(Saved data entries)
————

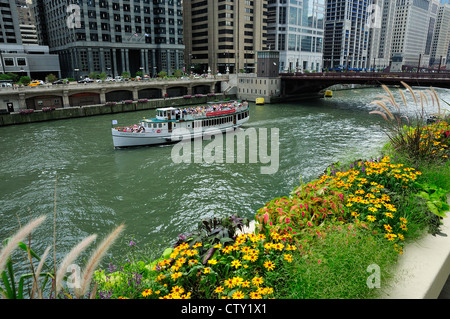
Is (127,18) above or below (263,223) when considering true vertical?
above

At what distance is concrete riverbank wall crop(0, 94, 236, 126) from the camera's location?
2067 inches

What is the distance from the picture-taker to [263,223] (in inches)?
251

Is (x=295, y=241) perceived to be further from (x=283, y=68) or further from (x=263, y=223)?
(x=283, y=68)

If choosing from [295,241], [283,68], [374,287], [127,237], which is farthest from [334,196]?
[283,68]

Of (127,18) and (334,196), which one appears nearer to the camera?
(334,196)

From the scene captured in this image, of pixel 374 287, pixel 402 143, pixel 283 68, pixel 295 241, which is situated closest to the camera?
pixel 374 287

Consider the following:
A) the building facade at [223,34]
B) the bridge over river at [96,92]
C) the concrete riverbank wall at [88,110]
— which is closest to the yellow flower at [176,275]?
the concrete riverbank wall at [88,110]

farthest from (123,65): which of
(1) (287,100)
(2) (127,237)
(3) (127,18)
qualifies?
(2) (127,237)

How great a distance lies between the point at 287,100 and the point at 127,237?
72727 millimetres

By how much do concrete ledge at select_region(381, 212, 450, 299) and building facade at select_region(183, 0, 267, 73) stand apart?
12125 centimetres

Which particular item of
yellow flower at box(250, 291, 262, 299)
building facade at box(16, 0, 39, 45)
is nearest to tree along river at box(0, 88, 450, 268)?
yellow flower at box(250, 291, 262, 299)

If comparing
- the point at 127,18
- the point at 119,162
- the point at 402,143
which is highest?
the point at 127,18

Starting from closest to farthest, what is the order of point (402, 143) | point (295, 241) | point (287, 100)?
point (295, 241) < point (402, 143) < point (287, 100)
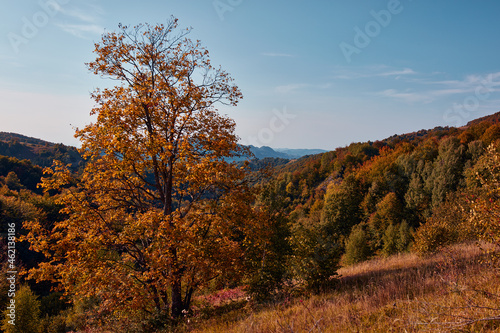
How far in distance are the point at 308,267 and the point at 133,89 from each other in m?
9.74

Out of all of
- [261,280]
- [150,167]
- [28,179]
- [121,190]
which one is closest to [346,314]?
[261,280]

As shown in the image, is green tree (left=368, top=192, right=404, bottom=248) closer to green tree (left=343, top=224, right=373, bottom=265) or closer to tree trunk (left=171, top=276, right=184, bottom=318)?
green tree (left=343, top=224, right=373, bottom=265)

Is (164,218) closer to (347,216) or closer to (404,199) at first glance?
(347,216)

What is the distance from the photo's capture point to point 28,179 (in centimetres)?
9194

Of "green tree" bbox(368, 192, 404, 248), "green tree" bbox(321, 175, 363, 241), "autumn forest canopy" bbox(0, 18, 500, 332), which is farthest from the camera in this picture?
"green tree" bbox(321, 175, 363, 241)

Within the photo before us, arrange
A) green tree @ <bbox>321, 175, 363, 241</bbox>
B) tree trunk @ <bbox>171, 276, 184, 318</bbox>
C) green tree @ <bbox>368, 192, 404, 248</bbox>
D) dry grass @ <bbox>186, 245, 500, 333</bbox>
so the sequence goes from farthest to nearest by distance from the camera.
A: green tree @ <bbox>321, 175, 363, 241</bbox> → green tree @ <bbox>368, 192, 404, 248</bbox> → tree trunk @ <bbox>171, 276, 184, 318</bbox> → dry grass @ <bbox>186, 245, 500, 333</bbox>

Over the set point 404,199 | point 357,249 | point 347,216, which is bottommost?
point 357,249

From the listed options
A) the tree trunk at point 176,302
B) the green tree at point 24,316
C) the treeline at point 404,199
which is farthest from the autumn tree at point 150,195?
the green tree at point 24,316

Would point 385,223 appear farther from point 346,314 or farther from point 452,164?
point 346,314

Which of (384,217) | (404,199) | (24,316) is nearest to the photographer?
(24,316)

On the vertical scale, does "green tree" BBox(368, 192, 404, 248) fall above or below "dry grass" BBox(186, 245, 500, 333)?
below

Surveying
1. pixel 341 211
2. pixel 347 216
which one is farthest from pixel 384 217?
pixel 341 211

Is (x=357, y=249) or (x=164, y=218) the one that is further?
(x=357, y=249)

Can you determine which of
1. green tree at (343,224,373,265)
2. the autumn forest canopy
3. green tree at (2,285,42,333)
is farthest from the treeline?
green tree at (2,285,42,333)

————

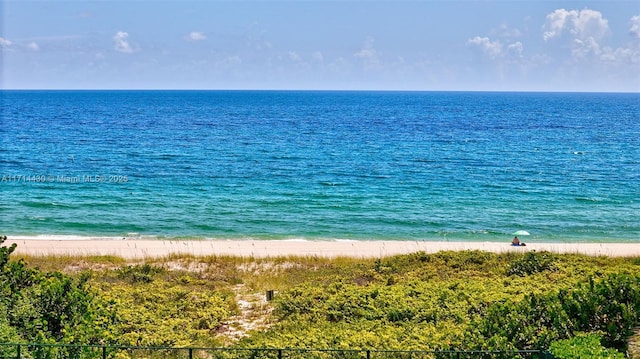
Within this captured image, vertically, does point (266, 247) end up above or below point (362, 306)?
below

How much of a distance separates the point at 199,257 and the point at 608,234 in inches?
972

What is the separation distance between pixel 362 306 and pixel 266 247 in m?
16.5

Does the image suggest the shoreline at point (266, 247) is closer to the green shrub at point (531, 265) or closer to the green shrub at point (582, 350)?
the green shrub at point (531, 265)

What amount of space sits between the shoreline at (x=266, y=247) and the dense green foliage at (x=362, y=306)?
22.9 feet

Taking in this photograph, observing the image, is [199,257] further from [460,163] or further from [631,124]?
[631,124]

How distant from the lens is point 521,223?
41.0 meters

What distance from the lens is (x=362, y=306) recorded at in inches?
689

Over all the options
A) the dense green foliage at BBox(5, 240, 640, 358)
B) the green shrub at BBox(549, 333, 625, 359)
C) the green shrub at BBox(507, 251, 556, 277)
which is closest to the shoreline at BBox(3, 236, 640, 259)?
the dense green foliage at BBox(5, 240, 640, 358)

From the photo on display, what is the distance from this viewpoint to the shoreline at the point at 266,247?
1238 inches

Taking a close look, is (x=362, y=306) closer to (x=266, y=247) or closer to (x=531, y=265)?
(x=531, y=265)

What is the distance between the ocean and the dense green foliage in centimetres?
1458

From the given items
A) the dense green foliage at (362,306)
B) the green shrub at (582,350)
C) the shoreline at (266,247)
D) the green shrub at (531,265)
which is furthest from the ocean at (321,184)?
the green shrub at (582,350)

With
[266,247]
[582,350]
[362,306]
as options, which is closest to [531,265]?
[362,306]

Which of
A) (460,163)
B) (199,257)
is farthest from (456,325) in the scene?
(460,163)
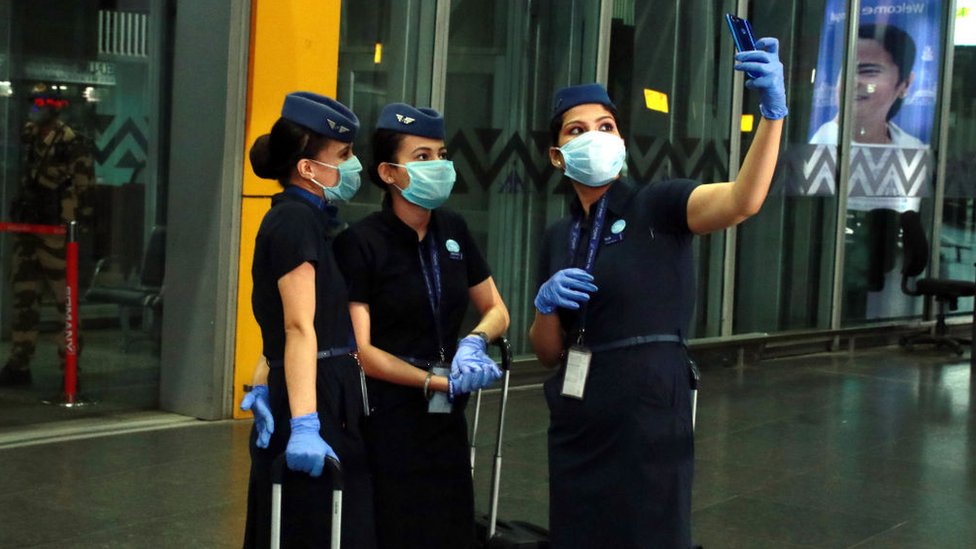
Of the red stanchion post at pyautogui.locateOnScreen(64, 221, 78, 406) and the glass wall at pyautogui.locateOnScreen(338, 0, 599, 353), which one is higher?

————

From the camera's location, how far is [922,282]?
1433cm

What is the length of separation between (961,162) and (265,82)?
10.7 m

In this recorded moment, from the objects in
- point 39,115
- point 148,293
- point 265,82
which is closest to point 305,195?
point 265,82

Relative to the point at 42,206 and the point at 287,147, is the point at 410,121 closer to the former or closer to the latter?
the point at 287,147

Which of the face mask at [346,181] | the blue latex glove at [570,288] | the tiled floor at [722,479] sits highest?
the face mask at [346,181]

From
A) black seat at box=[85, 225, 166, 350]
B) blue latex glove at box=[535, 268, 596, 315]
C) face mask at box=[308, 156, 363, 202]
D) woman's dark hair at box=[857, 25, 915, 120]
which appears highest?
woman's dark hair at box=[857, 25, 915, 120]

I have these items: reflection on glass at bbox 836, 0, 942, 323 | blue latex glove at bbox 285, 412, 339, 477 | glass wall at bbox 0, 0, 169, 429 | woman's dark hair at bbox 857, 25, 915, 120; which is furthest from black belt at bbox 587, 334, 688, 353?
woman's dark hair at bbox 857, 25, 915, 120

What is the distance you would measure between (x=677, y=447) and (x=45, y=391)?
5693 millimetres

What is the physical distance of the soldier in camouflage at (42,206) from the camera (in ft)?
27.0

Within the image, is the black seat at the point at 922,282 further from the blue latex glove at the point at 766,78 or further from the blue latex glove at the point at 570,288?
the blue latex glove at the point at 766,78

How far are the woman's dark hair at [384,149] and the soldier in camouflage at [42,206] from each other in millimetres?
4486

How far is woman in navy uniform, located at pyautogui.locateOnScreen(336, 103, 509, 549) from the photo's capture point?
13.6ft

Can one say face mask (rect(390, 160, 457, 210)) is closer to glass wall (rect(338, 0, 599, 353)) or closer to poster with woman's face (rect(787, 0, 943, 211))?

————

## WHAT YOU HAVE TO DO
Filter the items above, keeping only each line that contains the word "forest". Copy those lines unchanged.

## WORKED ANSWER
Of "green tree" bbox(368, 192, 404, 248), "green tree" bbox(321, 175, 363, 241), "autumn forest canopy" bbox(0, 18, 500, 332), which is farthest from the camera in this picture?
2. the autumn forest canopy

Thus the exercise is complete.